Need something refreshing to cool you off... and need it NOW?! Forget waiting around for ice-cream to churn, chill or crystallise - this instant tropical sorbet does exactly what it says on the tin. Soft-serve sorbet, instantly... as in right this minute, ready to eat in under 2 minutes, from blender to bowl.
The trick is to keep a few portions of fruit - I use mango here, but it also works with mixed berries, pineapple, melon or watermelon - in your freezer, for occasions just like this one. Be it a heatwave, a hot flush... or simply a craving that needs satisfied right this minute, this is a handy recipe to have up your sleeve - and kids will adore it.
Serves 4
Ingredients:
400g frozen mango pieces
3 passionfruit
2 tbsp chilled coconut milk
Method:
Take the mango out of the freezer 10-15 minutes before you’re ready to start.
Put the mango pieces into a blender, along with the seeds and juice of the passionfruit.
Blitz for a couple of minutes until smooth.

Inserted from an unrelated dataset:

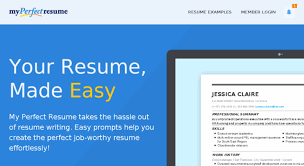 Access Resumetemplatesorg Resume Builder Free Resume Builder Cool My Perfect Resume Com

Add the coconut milk (you want the creamy bit from the top of the can if possible) and repeat.
Serve immediately, topped – if you want – with a few sprigs of fresh mint.
If you’re making it ahead of time, tip the sorbet into a 1-litre Tupperware or freezer-proof container, lined with cling film.
Freeze, taking it out half an hour before you want to serve it.